Viral infections due to the herpes group and cytomegalovirus (CMV) are life-threatening infections associated with Cyclosporine use.
Other toxicities of Cyclosporine include lymphoma, hypertension, hyperlipidemia, hyperkalemia, hirsutism, glucose intolerance, gum hyperplasia, and gum hyperplasia.
Tacrolimus is preferred over cyclosporine because of its increased potency, decreased episodes of rejection, and steroid-sparing effects.
Tacrolimus is used for prevention of liver, kidney, heart and pancreas rejections, rescue therapy in patients after failure of standard rejection therapy, and for the treatment of atopic dermatitis.

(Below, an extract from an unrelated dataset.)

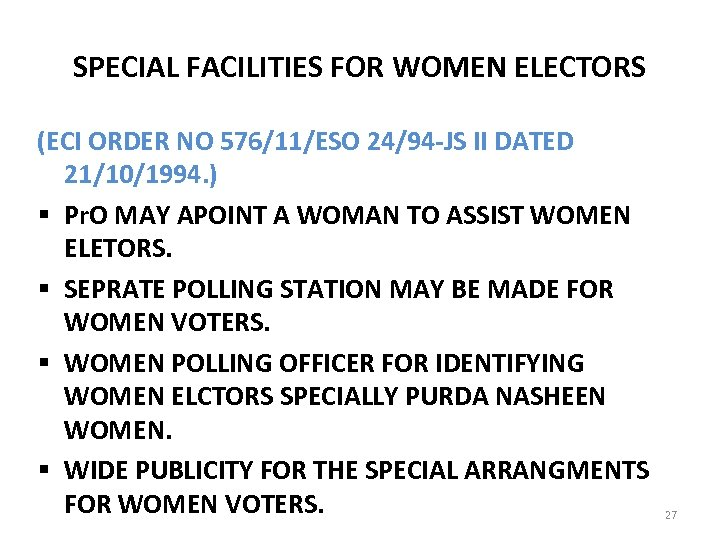 SPECIAL FACILITIES FOR WOMEN ELECTORS (ECI ORDER NO 576/11/ESO 24/94 -JS II DATED 21/10/1994.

Adverse effects of Tacrolimus include neurotoxicity, nephrotoxicity, development of post-transplant insulin-dependent diabetes, and other toxicities.
Tacrolimus does not cause hirsutism or gingival hyperplasia, but it can cause alopecia.
Compared with cyclosporine, tacrolimus has a lower incidence of cardiovascular toxicities, such as hypertension and hyperlipidemia.
Sirolimus does not lower IL-2 production but, rather, inhibits the cellular response to IL-2.
Sirolimus is approved for use in renal transplantation, in combination with cyclosporine and corticosteroids, allowing lower doses of those medications to be used thus lowering their toxic potential.
Adverse effects of Sirolimus include hyperlipidemia, leukopenia, and thrombocytopenia.
Azathioprine is a prodrug that is converted first to 6-mercaptopurine (6-MP), with lymphocytes being predominantly affected by the cytotoxic effects of azathioprine.
Basiliximab is an anti-CD25 antibody that binds to the α chain of the IL-2 receptor on activated T cells and, thus, interferes with the proliferation of these cells, used for prophylaxis of acute rejection in renal transplantation.